С балкона мне видна улица, которую я с самого начала готов был считать своей. Она названа в честь португальского поэта Жайме Кортезау и находится в самом сердце Майанги, недалеко от пересечения с проспектом Мариана Нгуаби. Если я когда-нибудь вернусь и обо всем расскажу не на бумаге, а вживую, то вряд ли признаюсь, что долгое время не отваживался гулять по «своей» улице даже в дневное время, хотя улица эта – довольно спокойная. Не сказать, что совсем безопасно, но уж точно не опасней, чем в Нью-Йорке.
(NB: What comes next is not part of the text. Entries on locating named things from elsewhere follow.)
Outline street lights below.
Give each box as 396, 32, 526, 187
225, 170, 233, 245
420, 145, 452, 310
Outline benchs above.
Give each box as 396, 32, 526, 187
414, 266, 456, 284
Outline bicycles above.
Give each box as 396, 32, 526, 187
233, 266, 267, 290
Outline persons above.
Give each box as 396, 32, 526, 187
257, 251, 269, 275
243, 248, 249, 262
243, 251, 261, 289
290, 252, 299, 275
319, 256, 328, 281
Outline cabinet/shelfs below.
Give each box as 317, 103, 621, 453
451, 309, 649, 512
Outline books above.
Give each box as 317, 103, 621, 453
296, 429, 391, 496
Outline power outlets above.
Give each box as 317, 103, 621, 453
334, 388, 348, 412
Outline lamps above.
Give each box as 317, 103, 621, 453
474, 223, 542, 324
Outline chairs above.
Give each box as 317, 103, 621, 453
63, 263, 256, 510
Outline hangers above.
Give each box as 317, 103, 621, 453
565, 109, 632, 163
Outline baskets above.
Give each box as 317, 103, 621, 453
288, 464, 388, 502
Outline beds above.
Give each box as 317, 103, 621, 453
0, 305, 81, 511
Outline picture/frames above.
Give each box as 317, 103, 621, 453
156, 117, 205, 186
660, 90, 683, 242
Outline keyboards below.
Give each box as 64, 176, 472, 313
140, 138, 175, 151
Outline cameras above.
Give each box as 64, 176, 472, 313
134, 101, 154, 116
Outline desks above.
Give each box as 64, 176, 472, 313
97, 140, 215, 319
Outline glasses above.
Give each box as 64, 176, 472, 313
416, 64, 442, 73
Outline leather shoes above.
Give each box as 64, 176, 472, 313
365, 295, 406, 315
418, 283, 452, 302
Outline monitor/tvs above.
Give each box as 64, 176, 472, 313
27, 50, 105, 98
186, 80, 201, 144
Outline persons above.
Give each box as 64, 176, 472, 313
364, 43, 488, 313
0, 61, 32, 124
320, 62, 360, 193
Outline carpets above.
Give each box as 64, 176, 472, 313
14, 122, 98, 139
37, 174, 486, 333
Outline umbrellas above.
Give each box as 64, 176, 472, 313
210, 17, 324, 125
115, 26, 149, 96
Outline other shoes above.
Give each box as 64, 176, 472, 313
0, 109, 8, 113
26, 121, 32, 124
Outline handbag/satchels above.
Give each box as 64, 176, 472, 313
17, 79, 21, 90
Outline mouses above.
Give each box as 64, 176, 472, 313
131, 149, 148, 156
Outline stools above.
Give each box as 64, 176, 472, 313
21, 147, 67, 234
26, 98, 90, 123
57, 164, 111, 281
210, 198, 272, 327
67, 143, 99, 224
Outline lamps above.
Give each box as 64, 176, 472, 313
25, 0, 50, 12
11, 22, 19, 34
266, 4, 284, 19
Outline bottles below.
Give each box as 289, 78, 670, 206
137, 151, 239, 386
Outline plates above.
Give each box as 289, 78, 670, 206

Несмотря на бурную стройку, в Майанге до сих пор не очень много высотных зданий, это не Маржинал10. Горизонт не загроможден, с высоты седьмого этажа еще можно увидеть если не весь район, то во всяком случае значительную его часть. Архитектура советских спальных районов чередуется с постройками в два-три этажа, крытыми красной черепицей, как в Лиссабоне. Улицы в основном асфальтированы, усажены рядами деревьев, кое-где даже освещены по вечерам (для Африки – большая редкость). Словом, если смотреть сверху, все выглядит вполне прилично. Правда, стоит отойти чуть дальше, и начнутся трущобы, шанти-тауны, тунга-нго11, где тысячи, а может, и сотни тысяч людей живут без электричества, водопровода и канализации.

При первом знакомстве Луанда не выглядит городом, где хотелось бы жить или даже находиться. Ты видишь облезлые многоэтажки семидесятых, глазницы окон с едва не выпадающими из них кондиционерами. Колониальные руины, пастельные фасады Нижнего города, стремительно поглощаемые бурной стройкой. Обочины, где нищие целыми семьями просят милостыню, сидя на земле среди помоев. А рядом – дорогие автомобили, часами томящиеся в пробках. Тучный чиновник на заднем сиденье «лендкрузера» орет по двум мобильникам сразу. В бело-синих маршрутках грохочет музыка; их водители лихачат, маневрируя в плотном движении, всегда на волоске от аварии. Регулировщик в белых перчатках бессмысленно жестикулирует и рыщет глазами в поисках дойного экспата. Между колоннами машин бредут уличные торговцы, уныло, но настойчиво предлагающие скучающим в пробке автомобилистам самый неожиданный товар: у одного в руках зеркало для ванной, у другого – аляповатый мужской костюм, у третьего – потрепанное издание «Камасутры». Вслед за торговцами бредут по проезжей части и попрошайки, беспризорные дети, норовящие протереть грязной губкой ваше лобовое стекло. И над этим всем – рекламные щиты с предвыборным враньем: «МПЛА – все в надежных руках».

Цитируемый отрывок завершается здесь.